## List of tasks
**1.** From the gender markers paper, reproduce verbatim the part that opens with the words containing "2. 2. James" and closes with "original conference program.".
**2.** In the gender markers paper, list every word that the Zeta results cite as distinctive of either female or male authors.

## Supplied passage
Gender Markers: Distinctive Words in Male and Female Authorship

paper, specified "long paper"
  1. 1. Sean G. Weidman

    Pennsylvania State University

  2. 2. James Christopher O'Sullivan

    Pennsylvania State University

Work text
This plain text was ingested for the purpose of full-text search, not to preserve original formatting or readability. For the most complete copy, refer to the original conference program.

Gender Markers: Distinctive Words in Male and Female Authorship

Sean G.

Pennsylvania State University, United States of America


Pennsylvania State University, United States of America


Paul Arthur, University of Western Sidney

Locked Bag 1797
Penrith NSW 2751
Paul Arthur

Converted from a Word document



Long Paper

literary studies
text analysis

gender studies
literary studies
text analysis

Methodology and Results
Craig’s Zeta (Hoover, 2008; Burrows, 2004) was the primary methodology deployed, as was the case in Hoover’s original study. Our Zeta analysis was conducted using Stylo (Eder et al., 2013), with a text slice length of 2,000, text slice overlap of 1,000, and an occurrence and filter threshold of 2 and 0.1, respectively. Initially, we produced standard most frequent wordlists using Delta, with a list of stopwords applied. Comparing these results, we saw little separation between the genders. Zeta, as a measure designed to detect distinctive words, yielded more fruitful data. When comparing authors from across all periods, our results confirm Hoover’s in that there are some stereotypical words that do emerge. On the female side, most notable are ‘household’, ‘smile’, and ‘mother’, while on the male side, ‘country’ and ‘famous’ stand out. ‘America’ is also present in the distinctive male words. The male words are arguably reflective of a dataset that contains slightly more male American authors than it does female American authors—suggesting that Hoover is also correct to point towards nationality as a further potential classifier—but the difference is not so great that it should yield significant skewing. However, while there is a clear presence of stereotypical markers, there is also some significant crossover between authors. This is less pronounced across different periods, but when author sets are considered as a whole (see Figure 1), the macro-separation is not as pronounced as in Hoover’s findings.

## Given information
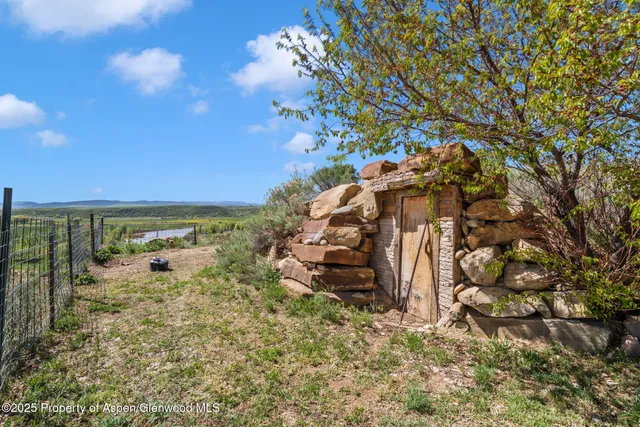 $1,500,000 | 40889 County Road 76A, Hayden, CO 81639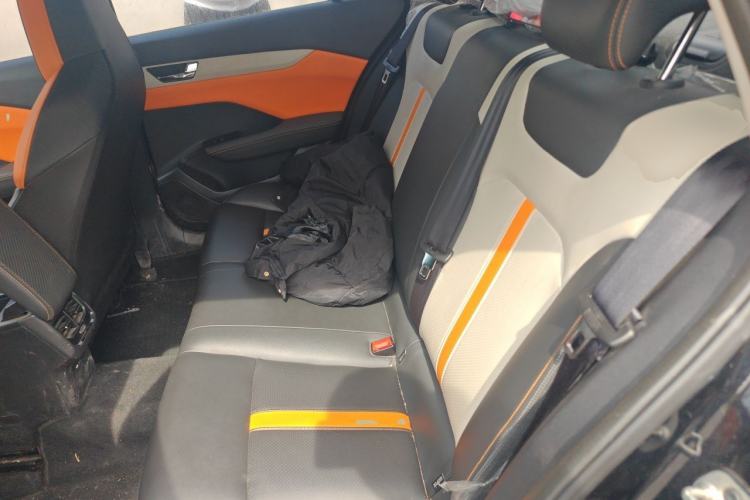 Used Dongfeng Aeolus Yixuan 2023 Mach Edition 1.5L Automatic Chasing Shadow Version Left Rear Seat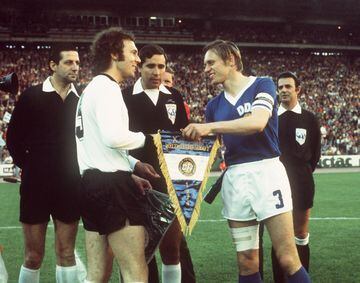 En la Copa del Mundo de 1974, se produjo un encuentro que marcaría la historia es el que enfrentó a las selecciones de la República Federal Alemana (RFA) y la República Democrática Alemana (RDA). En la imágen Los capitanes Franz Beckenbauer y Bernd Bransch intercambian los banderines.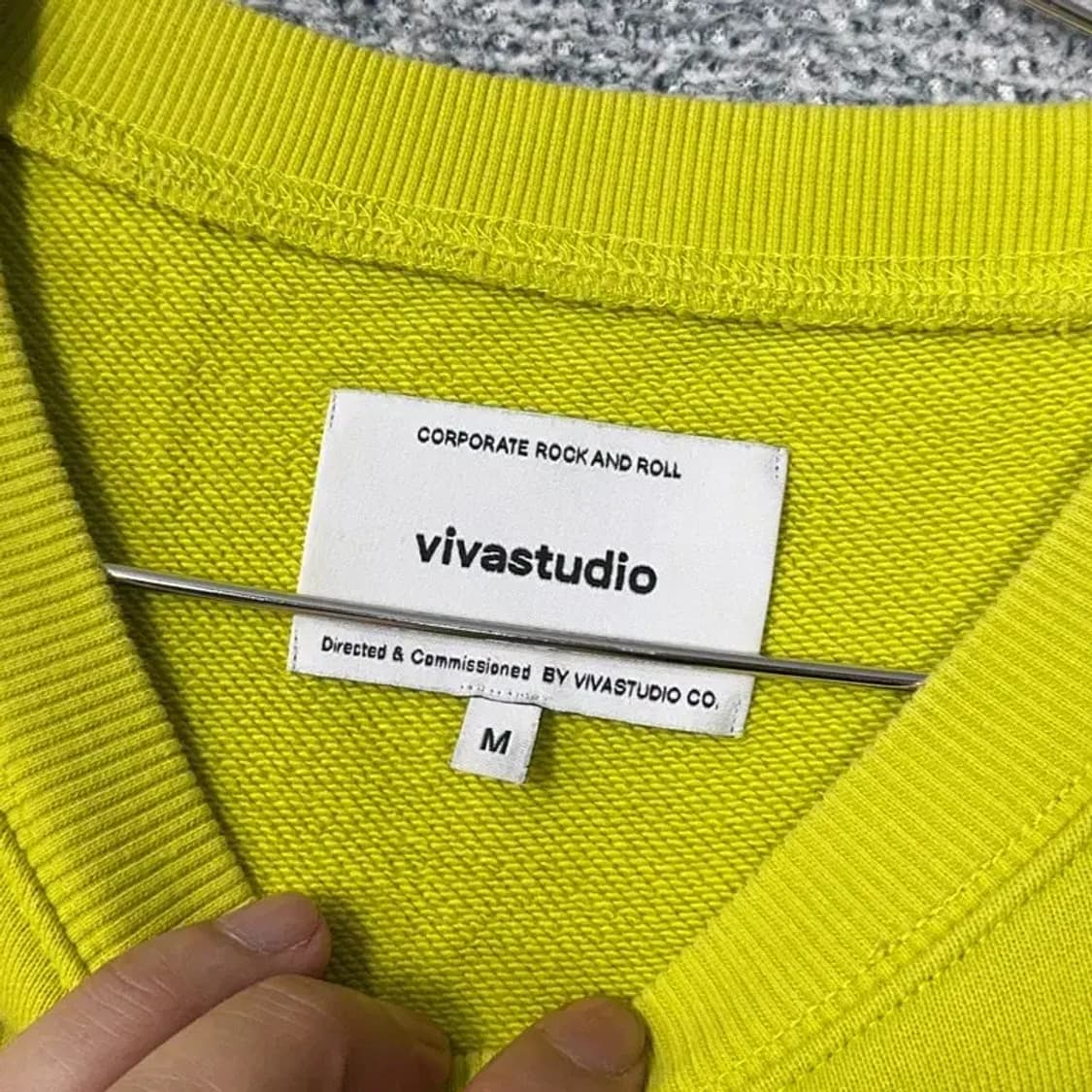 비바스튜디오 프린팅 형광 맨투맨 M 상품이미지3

## Answer set
**1.**
2. 2. James Christopher O'Sullivan

    Pennsylvania State University

Work text
This plain text was ingested for the purpose of full-text search, not to preserve original formatting or readability. For the most complete copy, refer to the original conference program.

**2.**
household
smile
mother
country
famous
America